### [Written instruction]
Which lines below contain the word "stone"? Copy each of them in full.

### [Stored records]
○ ○ ○ ○ ○ ○ ○

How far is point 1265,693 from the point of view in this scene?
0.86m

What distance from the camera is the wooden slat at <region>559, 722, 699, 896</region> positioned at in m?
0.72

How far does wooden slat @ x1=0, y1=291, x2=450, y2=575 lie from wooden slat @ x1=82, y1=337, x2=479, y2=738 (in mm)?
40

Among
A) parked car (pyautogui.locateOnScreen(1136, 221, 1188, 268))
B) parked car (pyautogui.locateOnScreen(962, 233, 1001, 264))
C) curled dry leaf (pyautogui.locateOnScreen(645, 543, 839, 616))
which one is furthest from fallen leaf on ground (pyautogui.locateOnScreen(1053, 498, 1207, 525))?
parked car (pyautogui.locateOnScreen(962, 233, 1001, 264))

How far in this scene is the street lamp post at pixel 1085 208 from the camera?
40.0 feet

○ ○ ○ ○ ○ ○ ○

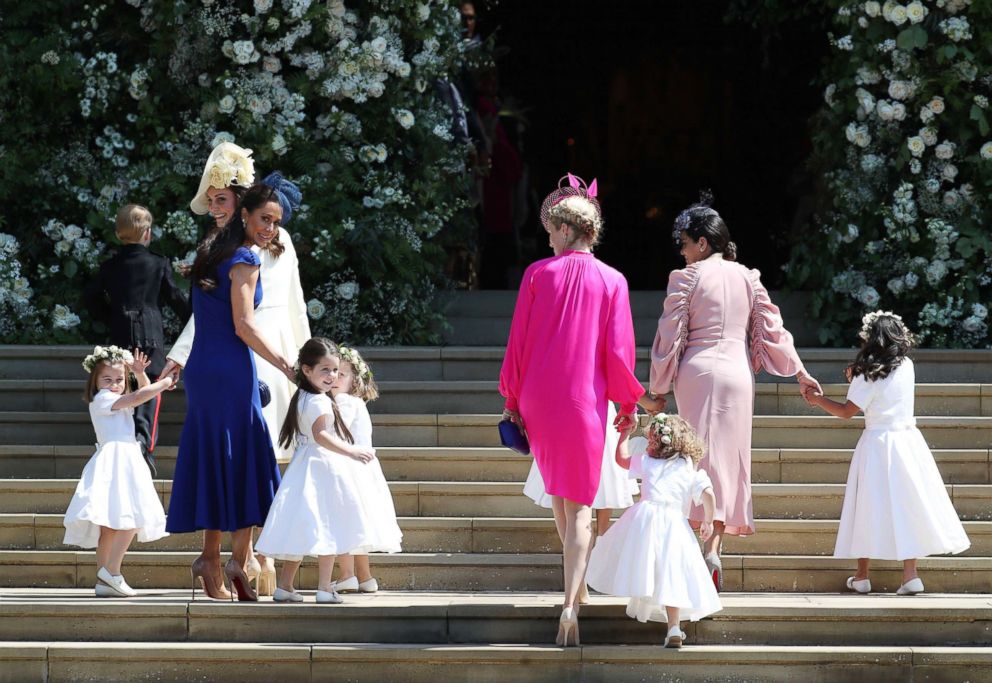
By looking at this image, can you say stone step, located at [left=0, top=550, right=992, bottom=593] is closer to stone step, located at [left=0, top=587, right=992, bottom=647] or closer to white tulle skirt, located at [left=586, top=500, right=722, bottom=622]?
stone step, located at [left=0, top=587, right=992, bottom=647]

○ ○ ○ ○ ○ ○ ○

### [Worked answer]
By looking at this image, can you say stone step, located at [left=0, top=550, right=992, bottom=593] is closer to stone step, located at [left=0, top=587, right=992, bottom=647] or closer to white tulle skirt, located at [left=586, top=500, right=722, bottom=622]?
stone step, located at [left=0, top=587, right=992, bottom=647]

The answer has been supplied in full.